Since hitting a wall in the deep end of globalization rules, could finding a geopolitical safe haven become an effective bargaining chip for Chinese companies to exchange for growth space?
When doing business overseas, the real winner or loser is often not in commercial competition, but in those uncontrollable external rules.
What often kills an overseas payment company is not technological backwardness, but a local regulatory agency's decree. Take Paytm as an example. Against the increasingly complex backdrop of China-India relations, even though Paytm has hundreds of millions of users in the Indian market, it is destined to be the most prominent target. The scrutiny faced by TikTok in the United States follows the same logic. As long as there is a question of "data security," the closed-loop of its payment business can never truly be completed. This has become a rigid risk in the overseas process that cannot be completely avoided with money.

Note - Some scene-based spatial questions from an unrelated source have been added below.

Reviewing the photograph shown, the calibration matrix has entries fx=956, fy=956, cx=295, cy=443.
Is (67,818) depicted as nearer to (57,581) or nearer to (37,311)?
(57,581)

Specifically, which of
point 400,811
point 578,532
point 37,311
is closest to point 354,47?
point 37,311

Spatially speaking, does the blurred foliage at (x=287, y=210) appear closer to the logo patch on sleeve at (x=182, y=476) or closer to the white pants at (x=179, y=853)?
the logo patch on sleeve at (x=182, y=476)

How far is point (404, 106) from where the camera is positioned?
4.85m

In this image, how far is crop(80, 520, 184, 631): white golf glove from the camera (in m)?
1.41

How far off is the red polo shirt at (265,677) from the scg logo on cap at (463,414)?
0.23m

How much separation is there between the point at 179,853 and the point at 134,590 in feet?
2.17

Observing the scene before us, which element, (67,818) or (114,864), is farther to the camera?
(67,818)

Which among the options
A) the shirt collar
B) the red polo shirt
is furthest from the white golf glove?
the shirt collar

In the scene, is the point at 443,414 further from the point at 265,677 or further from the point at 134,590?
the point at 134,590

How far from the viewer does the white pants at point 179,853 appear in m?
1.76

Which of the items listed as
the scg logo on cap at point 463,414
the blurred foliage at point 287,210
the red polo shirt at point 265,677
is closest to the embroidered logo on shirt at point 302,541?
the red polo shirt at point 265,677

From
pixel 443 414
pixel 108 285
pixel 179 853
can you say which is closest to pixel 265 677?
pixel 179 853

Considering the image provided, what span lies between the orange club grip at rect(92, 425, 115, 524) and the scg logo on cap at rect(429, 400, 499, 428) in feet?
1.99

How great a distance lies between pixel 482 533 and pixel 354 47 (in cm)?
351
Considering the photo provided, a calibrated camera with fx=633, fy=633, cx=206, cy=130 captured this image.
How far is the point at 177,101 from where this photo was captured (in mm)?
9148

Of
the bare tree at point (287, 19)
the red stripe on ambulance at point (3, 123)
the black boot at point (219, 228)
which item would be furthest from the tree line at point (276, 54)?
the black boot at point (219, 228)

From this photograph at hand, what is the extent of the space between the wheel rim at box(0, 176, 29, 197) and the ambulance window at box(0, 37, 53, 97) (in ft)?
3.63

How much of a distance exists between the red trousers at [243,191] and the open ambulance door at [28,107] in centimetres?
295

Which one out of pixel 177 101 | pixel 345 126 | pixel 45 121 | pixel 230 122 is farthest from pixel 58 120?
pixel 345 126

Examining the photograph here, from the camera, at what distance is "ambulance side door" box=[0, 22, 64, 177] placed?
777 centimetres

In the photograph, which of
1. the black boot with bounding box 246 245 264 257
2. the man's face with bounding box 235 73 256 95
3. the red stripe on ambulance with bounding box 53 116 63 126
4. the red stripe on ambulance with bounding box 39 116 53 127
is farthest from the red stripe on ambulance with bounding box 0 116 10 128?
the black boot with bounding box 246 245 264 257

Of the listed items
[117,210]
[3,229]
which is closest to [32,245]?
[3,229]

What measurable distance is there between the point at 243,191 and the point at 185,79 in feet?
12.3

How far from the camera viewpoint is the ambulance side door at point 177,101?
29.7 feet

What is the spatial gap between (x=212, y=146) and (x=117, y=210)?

In this environment, Chinese companies are forced to adopt a "China Plus One" survival strategy, retaining their core base in China while dispersing key supply chains and clearing paths to regions with lower geopolitical risks.
This explains why the Middle East became a capital hub in 2025. The relatively friendly political environment in the UAE and an e-commerce potential of over $50 billion provide Chinese payment companies with a rare buffer period. As of 2025, the active Chinese corporate members in Dubai have exceeded 6,190, collectively seeking an offshore settlement solution that can bypass the traditional SWIFT system pressure.
However, the so-called "safe haven" is also raising its threshold day by day. Places like Vietnam are rapidly tightening the "origin labeling" policy to avoid tariff troubles, scrutinizing enterprises that only want to change the label and ship out. This shift in direction is directly forcing a large number of payment and logistics companies to relocate and turn their attention to the Indonesian market, which has greater policy flexibility.
According to the McKinsey 2025 report, the global payment landscape is undergoing fragmentation. For today's payment players, relying solely on a good product is no longer sufficient. You must also learn to dance in shackles, navigate between international politics, and seek out that extremely limited space for survival as if walking a tightrope.
Today, expanding payment services globally has moved beyond merely saving face. The true challenge now is not studying interface interaction logic but rather determining who has the ability to patch up or even replace the outdated global financial plumbing.
In the battle of global expansion, the depth of your pockets actually represents your risk tolerance. As all the speculators looking to cut corners and take shortcuts exit the stage, the latter half of international payment has evolved into an endurance race for the "honest players."
We used to be accustomed to speed, relying on the dividend of established patterns to disrupt the old world. But now, we must embrace slowness, gradually building our credit assets in the financial foundation of a foreign land, brick by brick.
For Chinese payment giants, global expansion is no longer a matter of choice but a fight for survival. There are no shortcuts in this journey, and the most stable path often turns out to be the most expensive and time-consuming. Only when every investment transforms into a solid compliance infrastructure can Chinese enterprises finally move beyond setting up stalls in front of others' doors and begin to operate their own cash register.